= Given instruction =
Repeat all of the material exactly as given.

::: Records for the task

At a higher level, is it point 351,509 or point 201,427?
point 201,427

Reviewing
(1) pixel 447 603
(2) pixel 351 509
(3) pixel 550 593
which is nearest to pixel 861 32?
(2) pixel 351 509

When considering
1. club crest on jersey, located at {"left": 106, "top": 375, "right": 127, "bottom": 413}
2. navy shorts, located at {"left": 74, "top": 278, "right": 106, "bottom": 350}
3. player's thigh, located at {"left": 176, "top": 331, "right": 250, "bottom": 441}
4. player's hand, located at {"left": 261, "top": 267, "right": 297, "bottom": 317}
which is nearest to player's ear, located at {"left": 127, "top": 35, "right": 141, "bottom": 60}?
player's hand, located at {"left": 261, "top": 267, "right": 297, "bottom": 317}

::::::

= Final result =
At a higher level, is it point 351,509 or point 201,427?
point 201,427

Reviewing
(1) pixel 447 603
(2) pixel 351 509
(3) pixel 550 593
which is nearest to pixel 861 32?
(2) pixel 351 509

When considering
1. club crest on jersey, located at {"left": 106, "top": 375, "right": 127, "bottom": 413}
2. navy shorts, located at {"left": 74, "top": 278, "right": 106, "bottom": 350}
3. player's thigh, located at {"left": 176, "top": 331, "right": 250, "bottom": 441}
4. player's hand, located at {"left": 261, "top": 267, "right": 297, "bottom": 317}
which is nearest to player's ear, located at {"left": 127, "top": 35, "right": 141, "bottom": 60}?
player's hand, located at {"left": 261, "top": 267, "right": 297, "bottom": 317}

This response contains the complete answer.